begin Selected extract

Anything for a Vote: Dirty Tricks, Cheap Shots, and October Surprises in U.S. Presidential Campaigns is a delightful little book by Joseph Cummins that provides short insights into every presidential campaign from George Washington to Barack Obama. The episodes end with the 2012 election since it was last published in 2015.
Each campaign consumes only about six to eight pages so the reader is not deluged with voluminous facts, just snippets — and the book can be put aside and picked up later without missing anything of importance from one campaign to the next.
Here are some tidbits from the book.
Washington was the only president never to face opposition for the office except for James Monroe in 1820, because the Federalists failed to nominate a candidate and parties had not yet formed during Washington’s terms.
The race between Jefferson and Adams (1800) is often cited as one of the dirtiest in presidential history.
In 1824 there were four candidates in the running, and all Republicans. Yep, all Republicans. John Quincy Adams, Andrew Jackson, William Crawford (you probably never heard of him), and Henry Clay. The race was decided in the House of Representatives because no candidate secured a majority of electoral votes.
The 1828 election (Jackson vs. Adams again, with Jackson winning) was the first widespread use of the popular vote.
1836 and 1840 both pitted Marin Van Buren (Democrat) and William Henry Harrison (Whig) against one another. Van Buren won the first and Harrison the second. 1840 saw the first cartoon portraying the donkey as the symbol of the Democratic Party.
In 1844 Henry made his third and last run for the Presidency. He lost to James K. Polk.
1856 saw the election of James Buchanan (Democrat) over John Fremont (Republican) with the third highest turnout of voters in American history — 80%. Regrettably, Buchanan is consistently listed among historians as one of the worst Presidents.
Lincoln won over Stephen Douglas in 1860 by 485,706 votes out of over 3.2 million votes cast, but Lincoln did not receive a single electoral vote from a southern state.
After Lincoln’s assassination, Andrew Johnson assumed the Presidency and was impeached in the spring of 1868. Since he was a ruined president, Republicans put up Ulysses Grant that year against Democrat Horatio Seymour (surely you remember him), and for the first time over half a million black men voted.

end Selected extract

● Requirement:
Reproduce the portion of the book review that begins at the words "Anything for a" and stops after the words "published in 2015.", without any alteration.

begin Raw data

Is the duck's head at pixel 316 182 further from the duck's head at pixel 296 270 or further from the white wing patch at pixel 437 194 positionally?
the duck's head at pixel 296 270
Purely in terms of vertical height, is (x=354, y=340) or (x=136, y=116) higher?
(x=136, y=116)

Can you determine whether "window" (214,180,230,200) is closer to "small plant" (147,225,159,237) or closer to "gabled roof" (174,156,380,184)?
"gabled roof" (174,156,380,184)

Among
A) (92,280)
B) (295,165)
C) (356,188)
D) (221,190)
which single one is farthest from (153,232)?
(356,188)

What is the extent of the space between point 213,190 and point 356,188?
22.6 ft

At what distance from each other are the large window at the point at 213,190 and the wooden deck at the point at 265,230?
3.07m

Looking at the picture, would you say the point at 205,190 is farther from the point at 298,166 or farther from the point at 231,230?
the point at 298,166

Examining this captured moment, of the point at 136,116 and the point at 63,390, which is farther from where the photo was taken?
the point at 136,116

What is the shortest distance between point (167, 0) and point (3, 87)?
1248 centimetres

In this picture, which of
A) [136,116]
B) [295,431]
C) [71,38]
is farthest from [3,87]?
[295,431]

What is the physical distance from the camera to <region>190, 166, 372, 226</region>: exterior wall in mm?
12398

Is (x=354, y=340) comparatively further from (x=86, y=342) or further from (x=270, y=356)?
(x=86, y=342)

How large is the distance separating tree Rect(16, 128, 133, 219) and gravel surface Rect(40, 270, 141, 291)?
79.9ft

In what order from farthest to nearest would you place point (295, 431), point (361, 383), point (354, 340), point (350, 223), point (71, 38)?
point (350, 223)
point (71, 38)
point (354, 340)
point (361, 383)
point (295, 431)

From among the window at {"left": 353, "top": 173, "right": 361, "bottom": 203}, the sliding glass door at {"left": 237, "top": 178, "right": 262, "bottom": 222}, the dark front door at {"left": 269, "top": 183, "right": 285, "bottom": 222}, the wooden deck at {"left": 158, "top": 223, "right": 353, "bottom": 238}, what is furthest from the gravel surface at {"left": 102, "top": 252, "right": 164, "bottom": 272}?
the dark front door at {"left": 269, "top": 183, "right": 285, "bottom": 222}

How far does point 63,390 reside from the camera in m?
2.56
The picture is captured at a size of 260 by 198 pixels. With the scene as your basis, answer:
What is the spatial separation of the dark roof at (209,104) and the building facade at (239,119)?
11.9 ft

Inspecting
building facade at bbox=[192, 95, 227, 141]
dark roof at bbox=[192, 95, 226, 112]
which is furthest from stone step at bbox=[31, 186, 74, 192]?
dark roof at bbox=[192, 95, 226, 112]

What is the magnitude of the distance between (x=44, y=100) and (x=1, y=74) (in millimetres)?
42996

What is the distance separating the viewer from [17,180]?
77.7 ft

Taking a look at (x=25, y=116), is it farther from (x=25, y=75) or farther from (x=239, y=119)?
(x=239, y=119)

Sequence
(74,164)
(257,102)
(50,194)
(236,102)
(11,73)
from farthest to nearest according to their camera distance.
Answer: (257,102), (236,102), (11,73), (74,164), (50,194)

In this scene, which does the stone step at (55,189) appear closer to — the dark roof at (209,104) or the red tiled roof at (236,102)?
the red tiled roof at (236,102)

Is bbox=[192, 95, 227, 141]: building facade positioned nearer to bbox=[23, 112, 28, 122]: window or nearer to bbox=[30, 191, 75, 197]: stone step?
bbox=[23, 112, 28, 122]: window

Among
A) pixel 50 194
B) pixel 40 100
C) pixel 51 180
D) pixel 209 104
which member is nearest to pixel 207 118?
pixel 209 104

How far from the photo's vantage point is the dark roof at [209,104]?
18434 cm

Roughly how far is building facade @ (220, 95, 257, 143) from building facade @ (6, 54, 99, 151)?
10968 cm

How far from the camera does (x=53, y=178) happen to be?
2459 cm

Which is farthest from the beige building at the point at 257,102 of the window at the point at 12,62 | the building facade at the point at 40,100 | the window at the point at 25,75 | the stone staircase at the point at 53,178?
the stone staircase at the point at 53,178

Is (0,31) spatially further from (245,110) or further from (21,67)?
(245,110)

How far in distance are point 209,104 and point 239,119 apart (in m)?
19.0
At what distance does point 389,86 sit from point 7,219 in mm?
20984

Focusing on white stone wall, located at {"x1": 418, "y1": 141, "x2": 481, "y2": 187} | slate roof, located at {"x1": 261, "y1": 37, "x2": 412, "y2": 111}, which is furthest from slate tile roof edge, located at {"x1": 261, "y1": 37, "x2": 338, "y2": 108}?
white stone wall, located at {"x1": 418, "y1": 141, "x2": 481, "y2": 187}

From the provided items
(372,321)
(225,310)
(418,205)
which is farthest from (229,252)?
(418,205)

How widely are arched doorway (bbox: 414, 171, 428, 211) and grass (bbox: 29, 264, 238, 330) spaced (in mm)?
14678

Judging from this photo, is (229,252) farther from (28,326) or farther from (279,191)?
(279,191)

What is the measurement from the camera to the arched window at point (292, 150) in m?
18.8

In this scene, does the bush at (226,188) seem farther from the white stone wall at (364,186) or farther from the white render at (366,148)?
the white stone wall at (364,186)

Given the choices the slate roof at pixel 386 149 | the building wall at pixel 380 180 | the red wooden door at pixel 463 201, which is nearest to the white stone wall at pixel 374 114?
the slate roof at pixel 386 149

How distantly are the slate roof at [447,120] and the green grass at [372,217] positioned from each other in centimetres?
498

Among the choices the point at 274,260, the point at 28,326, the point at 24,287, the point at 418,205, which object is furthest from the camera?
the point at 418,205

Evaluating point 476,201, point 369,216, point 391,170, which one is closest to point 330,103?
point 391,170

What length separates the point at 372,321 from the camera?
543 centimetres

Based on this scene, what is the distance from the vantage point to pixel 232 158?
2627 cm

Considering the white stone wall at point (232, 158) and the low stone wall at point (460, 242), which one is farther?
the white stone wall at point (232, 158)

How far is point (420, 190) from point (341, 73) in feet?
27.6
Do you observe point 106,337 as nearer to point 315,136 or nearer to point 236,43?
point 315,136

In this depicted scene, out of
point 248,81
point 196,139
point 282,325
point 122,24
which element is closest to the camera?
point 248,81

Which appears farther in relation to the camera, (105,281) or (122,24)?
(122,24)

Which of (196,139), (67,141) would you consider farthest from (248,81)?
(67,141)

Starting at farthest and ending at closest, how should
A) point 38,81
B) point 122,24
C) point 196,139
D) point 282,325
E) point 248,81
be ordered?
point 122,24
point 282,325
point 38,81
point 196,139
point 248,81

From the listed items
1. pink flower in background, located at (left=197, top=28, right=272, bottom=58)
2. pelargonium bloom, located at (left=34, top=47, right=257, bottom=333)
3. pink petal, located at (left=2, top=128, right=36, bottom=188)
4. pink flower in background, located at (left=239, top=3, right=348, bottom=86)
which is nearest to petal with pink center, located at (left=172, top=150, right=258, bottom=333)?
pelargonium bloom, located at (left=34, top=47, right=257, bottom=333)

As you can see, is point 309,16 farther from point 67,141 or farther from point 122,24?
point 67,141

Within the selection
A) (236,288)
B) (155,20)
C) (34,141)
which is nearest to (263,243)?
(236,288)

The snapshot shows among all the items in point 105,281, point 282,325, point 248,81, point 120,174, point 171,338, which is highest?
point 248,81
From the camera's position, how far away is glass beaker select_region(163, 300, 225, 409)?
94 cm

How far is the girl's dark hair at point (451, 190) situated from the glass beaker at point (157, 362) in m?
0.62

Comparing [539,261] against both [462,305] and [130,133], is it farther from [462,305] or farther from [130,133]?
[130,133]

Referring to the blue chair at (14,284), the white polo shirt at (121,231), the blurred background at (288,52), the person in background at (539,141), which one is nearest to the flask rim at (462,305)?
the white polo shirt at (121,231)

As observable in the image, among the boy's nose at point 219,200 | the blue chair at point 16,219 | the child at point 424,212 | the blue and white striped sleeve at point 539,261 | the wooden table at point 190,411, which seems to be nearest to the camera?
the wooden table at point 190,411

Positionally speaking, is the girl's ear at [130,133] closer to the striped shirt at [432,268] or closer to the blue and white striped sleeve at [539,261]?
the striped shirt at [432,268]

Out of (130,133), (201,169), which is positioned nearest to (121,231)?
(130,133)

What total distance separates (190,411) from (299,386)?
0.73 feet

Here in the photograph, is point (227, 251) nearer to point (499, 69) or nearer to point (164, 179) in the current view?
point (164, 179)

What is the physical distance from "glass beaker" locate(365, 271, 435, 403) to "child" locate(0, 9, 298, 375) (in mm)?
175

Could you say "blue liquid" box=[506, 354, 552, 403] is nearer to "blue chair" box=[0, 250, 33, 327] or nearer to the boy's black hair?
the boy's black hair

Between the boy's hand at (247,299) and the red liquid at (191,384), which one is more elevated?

end Raw data

● Written reply:
Anything for a Vote: Dirty Tricks, Cheap Shots, and October Surprises in U.S. Presidential Campaigns is a delightful little book by Joseph Cummins that provides short insights into every presidential campaign from George Washington to Barack Obama. The episodes end with the 2012 election since it was last published in 2015.